Car en dépit des problèmes, nous achetons en pleine conscience deux fois plus de vêtements qu’il y a dix ans. Au cours d’une vie, certains vêtements ne sont portés que 7 à 10 fois. Et les ménages français dépensaient en 2018, 39 milliards d'euros en articles d'habillement selon les chiffres de Consoglobe. Lors du passage en caisse, les problématiques du Bangladesh nous semblent toujours aussi loin et pas de notre ressort.
Mais si taper du poing sur les affres de Fast Fashion est légitime, que faisons-nous pour changer la donne ? Accuser le diktat de la mode, c’est aussi un moyen de déresponsabiliser nos lubies consommatrices et nos actes d’achat qui ne correspondent à aucun tangible. Mais repose en une croyance : acheter beaucoup de vêtements rendrait plus heureux. Or une étude de Greenpeace a démontré le contraire. Si la Fast Fashion nous incite à changer notre garde-robe au moins 4 fois par an, il est aussi de notre ressort de ne pas suivre sa dynamique.
Une affaire de responsabilité personnelle
En 2019, il ne fait plus de doute que la transformation profonde du secteur de la mode passera par des métamorphoses structurelles dores et déjà émergentes (économie circulaire, consommation responsable, Slow fashion, upcycling etc.). Mais elle s’accompagnera aussi d’un engagement personnel du consommateur qui prend le poids et la mesure de sa propre responsabilité dans la chaîne de consommation : un consommateur qui fait le choix de s’engager personnellement pour s’habiller autrement.

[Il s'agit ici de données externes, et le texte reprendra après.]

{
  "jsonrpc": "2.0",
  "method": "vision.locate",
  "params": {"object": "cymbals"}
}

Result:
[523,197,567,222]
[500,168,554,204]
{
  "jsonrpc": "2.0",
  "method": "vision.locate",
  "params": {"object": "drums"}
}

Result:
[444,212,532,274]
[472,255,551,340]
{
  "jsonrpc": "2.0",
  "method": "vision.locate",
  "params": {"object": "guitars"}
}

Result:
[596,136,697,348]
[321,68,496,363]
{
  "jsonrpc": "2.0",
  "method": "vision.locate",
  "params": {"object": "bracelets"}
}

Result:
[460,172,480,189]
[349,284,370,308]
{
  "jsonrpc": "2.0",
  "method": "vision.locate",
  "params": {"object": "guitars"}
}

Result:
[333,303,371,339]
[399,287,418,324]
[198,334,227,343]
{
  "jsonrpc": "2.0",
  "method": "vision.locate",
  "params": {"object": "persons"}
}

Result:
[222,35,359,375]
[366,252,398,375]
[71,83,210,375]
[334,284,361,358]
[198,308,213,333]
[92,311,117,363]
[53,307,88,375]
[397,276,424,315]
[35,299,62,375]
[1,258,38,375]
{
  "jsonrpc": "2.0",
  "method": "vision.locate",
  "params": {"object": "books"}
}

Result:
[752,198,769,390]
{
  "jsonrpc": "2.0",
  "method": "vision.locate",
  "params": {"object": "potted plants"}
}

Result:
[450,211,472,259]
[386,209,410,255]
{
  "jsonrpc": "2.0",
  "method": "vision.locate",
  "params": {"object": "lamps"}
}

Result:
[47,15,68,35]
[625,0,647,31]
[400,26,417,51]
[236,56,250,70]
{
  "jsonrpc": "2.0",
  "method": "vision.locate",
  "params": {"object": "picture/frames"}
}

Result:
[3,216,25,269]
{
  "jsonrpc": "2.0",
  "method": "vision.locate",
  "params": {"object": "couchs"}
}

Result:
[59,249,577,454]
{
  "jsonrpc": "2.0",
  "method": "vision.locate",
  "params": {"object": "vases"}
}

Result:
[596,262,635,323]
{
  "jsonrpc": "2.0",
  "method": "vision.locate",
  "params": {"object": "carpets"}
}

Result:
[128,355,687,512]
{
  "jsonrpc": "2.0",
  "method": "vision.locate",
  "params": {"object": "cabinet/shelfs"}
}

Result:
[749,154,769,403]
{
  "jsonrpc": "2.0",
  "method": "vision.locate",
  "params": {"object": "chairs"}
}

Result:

Car oui, le problème de la mode est aussi une affaire de responsabilité personnelle. En prendre conscience est le premier pas. Sans acte il n’est pas suffisant. Acheter d’occasion, sensibiliser ses amis, responsabiliser ses proches, intégrer le réflexe de la seconde main dans l’intention d’achat, revendre ses vêtements sur des plateformes, échanger entre particuliers. Ou encore surfer sur la vague du Do It Yourself pour concevoir ses propres vêtements, sont tout autant de petits gestes engagés et responsables qui à terme pourront faire changer nos société de paradigme.
L’industrie de la mode exploite les ressources environnementales tout autant que les hommes. Il lui appartient de changer. Il nous appartient d’accompagner ses transitions dans une démarche responsable, responsabilisante qui met en avant les bienfaits de l’échange, du partage, du faire plaisir et du recyclage textile.